The FCC has adopted new rules to extend their wireless licensee rules for foreign ownership to broadcast owners.
Foreign companies can own up to 25% of a license without FCC approval. Any ownership that exceeds that threshold must obtain FCC approval following a review by the commission to exceed 25%. Applicants no longer need to seek approval for foreign individuals owning less than a 5% stake in a license. Previously all ownership stakes were reviewed on a case-by-case basis.
The FCC today adopted rules to extend to broadcast
licensees the same streamlined rules and procedures that common carrier wireless licensees use to seek approval for foreign ownership, with appropriate broadcast-specific modifications. The FCC also reformed the methodology for publicly traded broadcast and common carrier licensees and controlling U.S. parents to assess compliance with the statutory foreign ownership limits.The Communications Act establishes a 25 percent benchmark for foreign investment in U.S.-organized entities that control a U.S. broadcast, common carrier, or aeronautical fixed or en route radio licensee. Licensees must obtain FCC approval before foreign ownership exceeds 25 percent.

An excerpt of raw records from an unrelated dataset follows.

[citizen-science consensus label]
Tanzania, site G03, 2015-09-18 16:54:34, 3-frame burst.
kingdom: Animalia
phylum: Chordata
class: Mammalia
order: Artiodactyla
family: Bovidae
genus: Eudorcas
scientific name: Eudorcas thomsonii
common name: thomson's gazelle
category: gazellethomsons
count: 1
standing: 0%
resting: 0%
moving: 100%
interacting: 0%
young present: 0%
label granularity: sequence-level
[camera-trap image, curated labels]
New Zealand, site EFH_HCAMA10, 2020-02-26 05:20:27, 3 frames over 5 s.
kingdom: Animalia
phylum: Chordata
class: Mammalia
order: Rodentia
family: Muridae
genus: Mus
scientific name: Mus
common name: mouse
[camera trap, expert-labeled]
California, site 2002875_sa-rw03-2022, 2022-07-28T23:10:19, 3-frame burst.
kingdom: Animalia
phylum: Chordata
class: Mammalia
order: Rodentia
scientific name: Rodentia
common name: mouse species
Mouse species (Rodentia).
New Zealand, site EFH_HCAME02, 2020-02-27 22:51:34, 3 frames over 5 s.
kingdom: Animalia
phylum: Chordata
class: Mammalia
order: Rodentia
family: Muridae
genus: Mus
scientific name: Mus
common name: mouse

The substantive review by the Commission of proposed, aggregate foreign ownership above 25 percent will stay in place. As a result, the rules modernize the foreign ownership filing and review processes so they are better adapted to the current business environment.
Adopting a standardized filing and review process for broadcast licensees’ requests for approval of foreign ownership will provide the broadcast sector with a clearer path for investment. The reformed methodology for ascertaining foreign ownership of publicly traded licensees and controlling U.S. parents will eliminate the need to perform surveys or random samples of shareholders, which the Commission finds are impractical for public companies in today’s marketplace.
With this Report and Order, the Commission takes the following actions: Extend Streamlined Common Carrier Foreign Ownership Procedures to Broadcast Licensees.
- The Commission replaces the ad hoc case-by-case procedures for requesting approval of foreign ownership of broadcast licensees with a standardized filing and review process.
- The streamlined rules and procedures allow a broadcast licensee to request in its Section 310(b)(4) petition for declaratory ruling:
approval of up to and including 100 percent aggregate foreign ownership of its controlling U.S. parent;
approval for a proposed, controlling foreign investor to increase its equity and/or voting interests in the U.S. parent up to and including 100 percent at some future time without filing a new petition—this applies where the foreign investor would acquire an initial controlling interest of less than 100 percent; and
approval for a non-controlling foreign investor named in the petition to increase its equity and/or voting interests in the U.S. parent at some future time, up to and including a non-controlling 49.99 percent equity and/or voting interest.
- The new rules require broadcast petitioners to seek specific approval only of foreign individuals or entities with a greater than 5 percent ownership interest (or, in certain situations, an interest greater than 10 percent).
- The new rules allow broadcast licensees that have foreign ownership rulings to apply those rulings to all radio and television broadcast licenses then held or subsequently proposed to be acquired by the same licensee and its covered subsidiaries and affiliates, regardless of the broadcast service (e.g., AM, FM, or TV) or the geographic area in which the stations are located.
- Reform Methodology for Assessing Compliance with Section 310(b).
The reformed methodology provides a framework for a publicly traded licensee or controlling U.S. parent to ascertain its foreign ownership using information that is “known or reasonably should be known” to the company in the ordinary course of business.- For publicly traded licensees and U.S. parent companies, the item formalizes the current equitable practice of recognizing a licensee’s good faith efforts to comply with 310(b) where the non-compliance was due solely to circumstances beyond the licensee’s control that were not known or reasonably foreseeable to the licensee.
The NAB also released the following statement in regards to the rules change.
In response to an FCC order modifying the Commission’s rules and policies governing broadcast foreign ownership, the following statement can be attributed to NAB Executive Vice President of Communications Dennis Wharton:
“The FCC has taken an important step in allowing broadcasters to more freely and fairly compete for investment dollars. This order extends to broadcasters the same application and approval process that has been open to our competitors for years, and establishes more streamlined ways for radio and TV stations to comply with foreign ownership limits. NAB applauds the Commission’s decision and looks forward to greater investment in local sources of news and programming.”